For displaying inspirational leadership, conspicuous gallantry under hostile fire and single handled eliminating four terrorists, Maj D Sreeram Kumar was awarded ‘Ashok Chakra’ on the occasion of the Independence Day 09.

===Subsequent career===
Kumar received a substantive promotion to major on 20 October 2010, with promotion to lieutenant-colonel on 20 October 2017. On 31 January 2021, he was promoted to colonel (by selection), with seniority from 26 October 2019. He later went on to command 90 Medium Regiment and was later selected for Higher Command course at Army War Collage Mhow. He is currently posted in Southern Command

==Controversy==
In March 2013, a Supreme Court judicial commission ruled the killing of cousins Gobind and Nobo Meitei in the Langol area of Imphal to have been a staged encounter. The killings took place on 4 April 2009, and involved a joint team of local police and a unit of 39 Assam Rifles commanded by Kumar. While official statements from the paramilitary forces were that the cousins had opened fire when challenged and had been killed in response, the judicial panel concluded that based on medical evidence and witness testimonies, the action was "not an encounter but an operation by the security forces wherein death of the victims was caused knowingly".

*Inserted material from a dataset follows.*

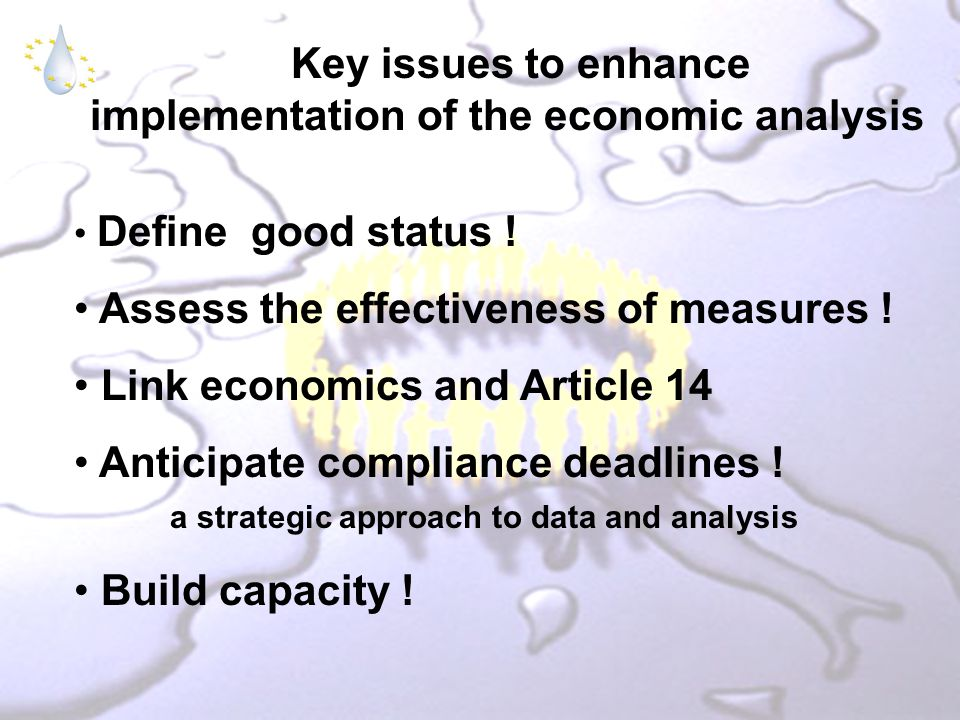 Key issues to enhance implementation of the economic analysis Define good status .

Referring to the encounter, in which 89 rounds were fired at the pair, Kumar was reported as saying the encounter had been genuine, and that his understanding was "when a person is warned by the security forces and if he reacts by firing, such a person is a hardcore terrorist."

On 14 July 2017, the Supreme Court directed the Central Bureau of Investigation (CBI) to conduct a probe into several extrajudicial killings in Manipur, including the case in which Kumar was implicated.